The following contour integral is path dependent with the following results \begin{align} \oint_C\dfrac{dz}{z} = \begin{Bmatrix} 2\pi i && \text{when $z=0$ is inside C} \\ 0 && \text{when $z=0$ is outside C} \end{Bmatrix} \end{align}

however when I think of how the complex plane can be embedded to the surface of the Riemann sphere, I realize a contradiction. A loop which does not locally enclose a pole on a closed surface, such as the Riemann sphere, encloses it globally by going the other way around the closed surface. We are taught in complex analysis that all complex infinities converge at the same point, probably in reference to the Riemann sphere? This creates a contradiction on what it means to take a contour integral around a pole and not around a pole.

I am curious to know if this is a topology issue, because the difference between integrating on the complex plane versues the Riemann sphere, is there metrics are different

\begin{align} \text{plane metric} && |dz|^2 &=& dx^2+dy^2 \\ \text{sphere metric} && |dz|^2 &=& \dfrac{4}{1+x^2+y^2}(dx^2+dy^2) \end{align}

which would imply a different definition of the contour integral.

Why is the pole generally outside the contour loop when its outside the contour loop in 2D?

• Nice question, though the fractal image is rather superfluous. Commented Nov 15, 2014 at 21:47
• @nbubis What is the command to comment out text in stackexchange? Commented Nov 15, 2014 at 21:50
• <!-- comment --> Commented Nov 15, 2014 at 21:51
• possible duplicate of The Integral that Stumped Feynman? Commented Nov 15, 2014 at 22:28
• @JearsonNarvaezRojas: How is this even similar? Commented Nov 15, 2014 at 23:26

If you want to know what's going on near the point at infinity on the Riemann sphere, you should almost always make the substitution $w \mapsto \frac{1}{z}$ and look at what's going on near zero.

If you make that substitution in your integral, you get $$\int_C \frac{dz}{z}=\int_{C'} w \, \left(\frac{-dw}{w^2}\right)=-\int_{C'}\frac{dw}{w}$$ where $C'$ is the contour that results from inverting $C$ about $0$.

If $C$ was positively oriented, $C'$ will be negatively oriented. This cancels out the minus sign that was introduced in the variable change, so in fact this integral, like the original one, will be equal to $$\begin{cases} 2\pi i & \text{when } w=0 \text{ is inside } C' \\ 0 & \text{when } w=0 \text{ is outside } C' \end{cases}$$ But $w=0$ corresponds to $z=\infty$, so this is saying that the integral is $2\pi i$ when our contour includes $\infty$, and $0$ when it does not (in the $w$-plane, which includes $\infty$ but omits $0$).

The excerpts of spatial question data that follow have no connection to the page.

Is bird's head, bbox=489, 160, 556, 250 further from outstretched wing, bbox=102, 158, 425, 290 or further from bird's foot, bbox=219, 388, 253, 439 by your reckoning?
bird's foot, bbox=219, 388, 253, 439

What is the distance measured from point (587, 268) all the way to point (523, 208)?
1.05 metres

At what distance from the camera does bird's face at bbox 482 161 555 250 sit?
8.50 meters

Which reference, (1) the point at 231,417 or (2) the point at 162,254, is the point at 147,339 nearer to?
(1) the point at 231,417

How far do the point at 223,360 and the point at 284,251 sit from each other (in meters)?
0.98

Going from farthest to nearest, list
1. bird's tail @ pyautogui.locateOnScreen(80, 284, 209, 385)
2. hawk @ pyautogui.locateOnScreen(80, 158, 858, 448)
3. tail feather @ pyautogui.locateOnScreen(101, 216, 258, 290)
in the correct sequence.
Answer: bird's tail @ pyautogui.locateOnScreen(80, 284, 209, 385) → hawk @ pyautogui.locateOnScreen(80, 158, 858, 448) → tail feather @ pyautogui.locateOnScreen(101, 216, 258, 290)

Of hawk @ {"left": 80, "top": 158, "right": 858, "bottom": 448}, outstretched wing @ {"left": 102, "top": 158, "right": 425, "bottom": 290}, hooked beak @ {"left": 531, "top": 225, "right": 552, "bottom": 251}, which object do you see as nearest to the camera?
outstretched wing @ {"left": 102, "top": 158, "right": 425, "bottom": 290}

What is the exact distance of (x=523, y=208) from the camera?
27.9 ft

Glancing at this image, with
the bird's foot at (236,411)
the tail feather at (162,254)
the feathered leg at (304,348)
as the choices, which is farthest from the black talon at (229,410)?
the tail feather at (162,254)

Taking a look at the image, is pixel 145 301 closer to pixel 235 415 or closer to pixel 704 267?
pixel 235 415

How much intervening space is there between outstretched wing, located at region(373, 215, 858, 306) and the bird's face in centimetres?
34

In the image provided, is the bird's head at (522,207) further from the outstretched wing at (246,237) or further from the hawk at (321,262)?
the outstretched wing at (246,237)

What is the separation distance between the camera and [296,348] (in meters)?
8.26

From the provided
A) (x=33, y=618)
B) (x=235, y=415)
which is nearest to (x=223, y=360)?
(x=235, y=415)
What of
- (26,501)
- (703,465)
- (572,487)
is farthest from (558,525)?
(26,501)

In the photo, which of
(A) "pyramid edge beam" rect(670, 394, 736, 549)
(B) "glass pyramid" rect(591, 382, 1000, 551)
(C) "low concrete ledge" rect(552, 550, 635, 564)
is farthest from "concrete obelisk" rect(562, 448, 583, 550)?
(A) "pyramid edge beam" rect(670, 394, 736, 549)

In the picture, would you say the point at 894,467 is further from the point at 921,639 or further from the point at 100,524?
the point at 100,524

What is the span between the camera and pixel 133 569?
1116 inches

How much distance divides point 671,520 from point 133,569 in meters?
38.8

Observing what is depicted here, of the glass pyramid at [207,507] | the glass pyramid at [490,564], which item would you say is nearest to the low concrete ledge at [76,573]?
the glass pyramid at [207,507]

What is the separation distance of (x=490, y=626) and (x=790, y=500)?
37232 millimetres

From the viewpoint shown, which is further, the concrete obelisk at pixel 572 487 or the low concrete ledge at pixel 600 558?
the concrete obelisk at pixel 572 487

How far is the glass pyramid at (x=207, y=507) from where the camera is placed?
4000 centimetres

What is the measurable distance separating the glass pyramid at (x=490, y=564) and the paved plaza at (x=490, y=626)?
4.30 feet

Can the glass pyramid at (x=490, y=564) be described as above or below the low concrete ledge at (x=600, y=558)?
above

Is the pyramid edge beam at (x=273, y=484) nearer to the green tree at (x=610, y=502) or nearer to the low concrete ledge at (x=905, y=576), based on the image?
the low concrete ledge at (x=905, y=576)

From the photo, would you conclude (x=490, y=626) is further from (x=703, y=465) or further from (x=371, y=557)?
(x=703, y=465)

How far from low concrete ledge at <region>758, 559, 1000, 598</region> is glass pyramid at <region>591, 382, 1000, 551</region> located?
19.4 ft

How should we interpret this in terms of the Riemann sphere? The natural thing to say is that $\int_C \frac{dz}{z}$ will be nonzero if $C$ separates $0$ from $\infty$, and zero if it doesn't. This is a topologically well-defined notion, as there are loops on the twice-punctured sphere that can't be shrunk to a point. That is, if you want to take your loop that goes around zero and shrink it to a point by going "around the other side of the sphere", it'll have to pass through $\infty$ — and the computation we just did shows that the integral has a singularity at $\infty$ as well as at $0$, so that's disallowed.

A contour integral that's only singular at $0$, and not at $\infty$, really will vanish, for exactly the kind of topological reason you've pinpointed in your question! For example, this is one way of seeing that $$\int_C \frac{dz}{z^2}=0$$ for any contour $C$ that doesn't pass through the origin.

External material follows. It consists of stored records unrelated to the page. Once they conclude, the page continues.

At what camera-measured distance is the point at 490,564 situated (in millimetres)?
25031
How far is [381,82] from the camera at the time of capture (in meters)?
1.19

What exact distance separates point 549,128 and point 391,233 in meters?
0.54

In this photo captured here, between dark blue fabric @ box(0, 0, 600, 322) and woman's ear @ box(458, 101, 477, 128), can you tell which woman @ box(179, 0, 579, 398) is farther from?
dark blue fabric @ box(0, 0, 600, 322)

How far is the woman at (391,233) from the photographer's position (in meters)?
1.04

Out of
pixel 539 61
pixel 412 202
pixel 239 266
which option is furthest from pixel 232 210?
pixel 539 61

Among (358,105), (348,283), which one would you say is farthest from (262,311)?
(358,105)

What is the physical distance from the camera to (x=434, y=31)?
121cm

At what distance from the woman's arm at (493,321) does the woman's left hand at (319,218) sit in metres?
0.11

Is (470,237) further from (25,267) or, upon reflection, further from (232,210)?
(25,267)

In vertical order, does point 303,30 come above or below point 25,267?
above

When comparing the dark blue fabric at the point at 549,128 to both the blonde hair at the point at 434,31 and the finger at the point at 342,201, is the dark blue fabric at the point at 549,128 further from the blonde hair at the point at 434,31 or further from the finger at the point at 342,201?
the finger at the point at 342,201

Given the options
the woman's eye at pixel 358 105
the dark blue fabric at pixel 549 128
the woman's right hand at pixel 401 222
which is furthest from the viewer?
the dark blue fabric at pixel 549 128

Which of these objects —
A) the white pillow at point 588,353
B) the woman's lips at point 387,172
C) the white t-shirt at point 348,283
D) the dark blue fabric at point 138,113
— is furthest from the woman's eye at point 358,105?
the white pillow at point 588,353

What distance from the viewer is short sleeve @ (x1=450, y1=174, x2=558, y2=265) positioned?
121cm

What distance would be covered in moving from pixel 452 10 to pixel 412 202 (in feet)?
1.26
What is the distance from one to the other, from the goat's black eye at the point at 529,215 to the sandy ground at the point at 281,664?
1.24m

• Using your method of z = 1/w I discovered that if the pole is located at z=2, then the transformation from z to w yields two poles enclosed around the unit circle, which I assume cancel each other out? May you provide this example in your answer? Thanks. Commented Nov 15, 2014 at 23:12
• If $C$ is the unit circle, they cancel each other out. In general, it's the same rule: if $C$ separates $2$ from $\infty$, the integral can be nonzero, and if it doesn't, it's zero. Commented Nov 15, 2014 at 23:14

Simply define a point to be "inside" a curve, if the point is on the right hand side of the curve as you traverse the curve clock-wise.